"""
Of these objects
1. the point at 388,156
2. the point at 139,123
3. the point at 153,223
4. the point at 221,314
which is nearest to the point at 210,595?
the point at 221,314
"""
=== The problem ===
Put each line of the listing above into a JSON list of strings, one string per line, leaving out any blank lines.

=== Answer ===
[
  "Of these objects",
  "1. the point at 388,156",
  "2. the point at 139,123",
  "3. the point at 153,223",
  "4. the point at 221,314",
  "which is nearest to the point at 210,595?",
  "the point at 221,314"
]